#### PASSAGE FOR REVIEW ####

Click to download the WBCN 1983 almost-acapella vocal of Edge of Seventeen with Real Audio G2



The immediate inspiration is from Jane Petty, who is Tom's wife, because she told me that when she met Tom he was, she said, 'at the age of seventeen' but she has this incredible southern drawl so it sounded like 'edge of seventeen' and I said, 'Jane, (I 'm writing it on the menu, right! Im going...) I'm writing a song called Edge of Seventeen.' And she laughs, you know, she didn't ever think I was ever serious. So it started out about Tom and Jane basically, who I have no idea what they were at 17, but I made it up. And, uh it went into being written about [her Uncle Jon and John Lennon].
~Stevie Nicks, The Stevie Nicks Story from The Source, 1981

The most recent [song on Bella Donna] is Edge of Seventeen, which is also my favorite song on the record.... Edge of Seventeen closes it [the album] ~ chronologically, anyway ~ with the loss of John Lennon and an uncle at the same time. That song is sort of about how no amount of money or power could save them. I was angry, helpless, hurt, sad.
~Stevie Nicks, BAM, 1981


Stevie and Sharon perform Edge of 17 on VH1's Storytellers 1998What happened with this song was I was in Australia with, hanging out, playing, doing something with some band and uh, John Lennon died. So, I was of course upset by this and I was very far away and it was really strange to not be in the country when he died.

####

TO DO:
Reproduce the entire text about the origins of "Edge of Seventeen" word for word, before turning to the material below.

#### PROVIDED DATA ####

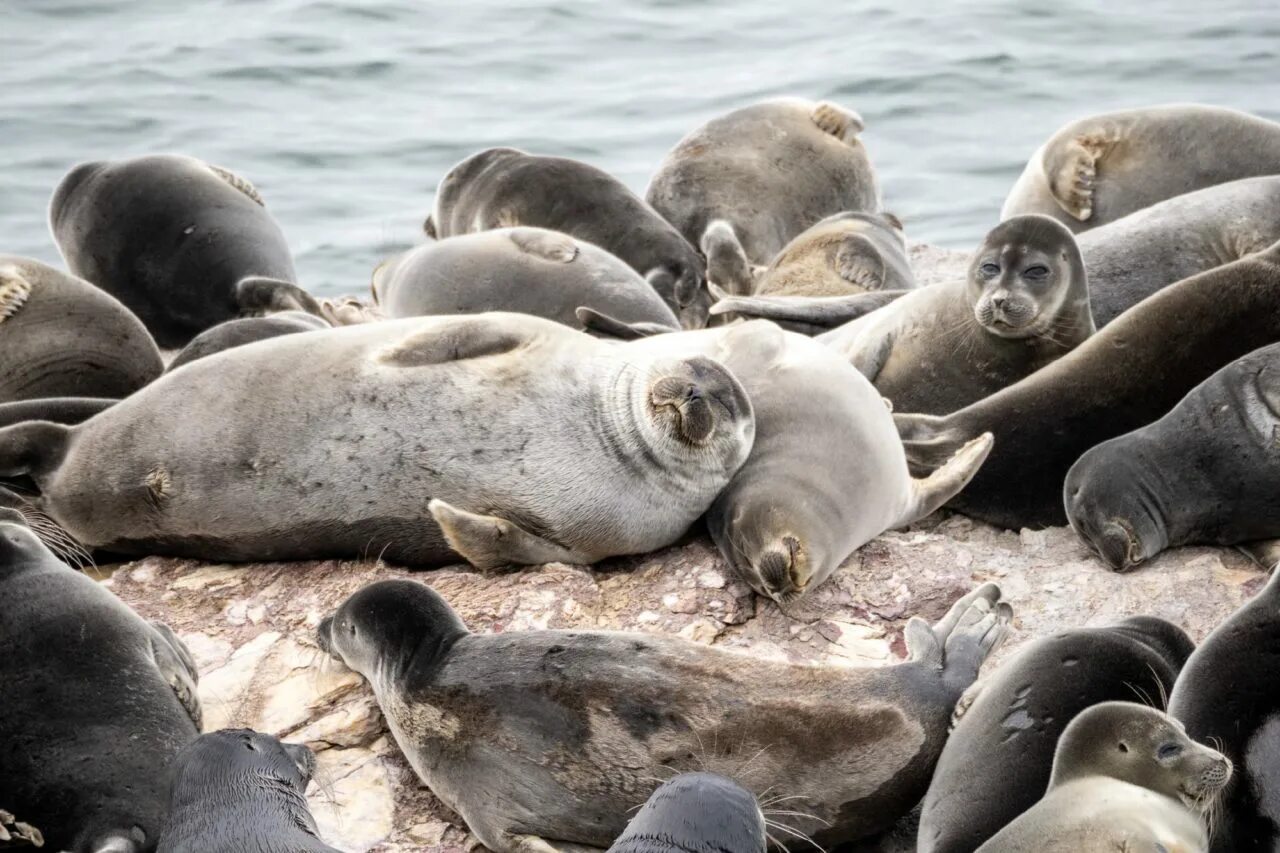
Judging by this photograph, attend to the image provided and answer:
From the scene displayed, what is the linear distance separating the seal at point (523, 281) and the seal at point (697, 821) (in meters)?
3.45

####

ANSWER TO THIS PROBLEM:
Click to download the WBCN 1983 almost-acapella vocal of Edge of Seventeen with Real Audio G2



The immediate inspiration is from Jane Petty, who is Tom's wife, because she told me that when she met Tom he was, she said, 'at the age of seventeen' but she has this incredible southern drawl so it sounded like 'edge of seventeen' and I said, 'Jane, (I 'm writing it on the menu, right! Im going...) I'm writing a song called Edge of Seventeen.' And she laughs, you know, she didn't ever think I was ever serious. So it started out about Tom and Jane basically, who I have no idea what they were at 17, but I made it up. And, uh it went into being written about [her Uncle Jon and John Lennon].
~Stevie Nicks, The Stevie Nicks Story from The Source, 1981

The most recent [song on Bella Donna] is Edge of Seventeen, which is also my favorite song on the record.... Edge of Seventeen closes it [the album] ~ chronologically, anyway ~ with the loss of John Lennon and an uncle at the same time. That song is sort of about how no amount of money or power could save them. I was angry, helpless, hurt, sad.
~Stevie Nicks, BAM, 1981


Stevie and Sharon perform Edge of 17 on VH1's Storytellers 1998What happened with this song was I was in Australia with, hanging out, playing, doing something with some band and uh, John Lennon died. So, I was of course upset by this and I was very far away and it was really strange to not be in the country when he died.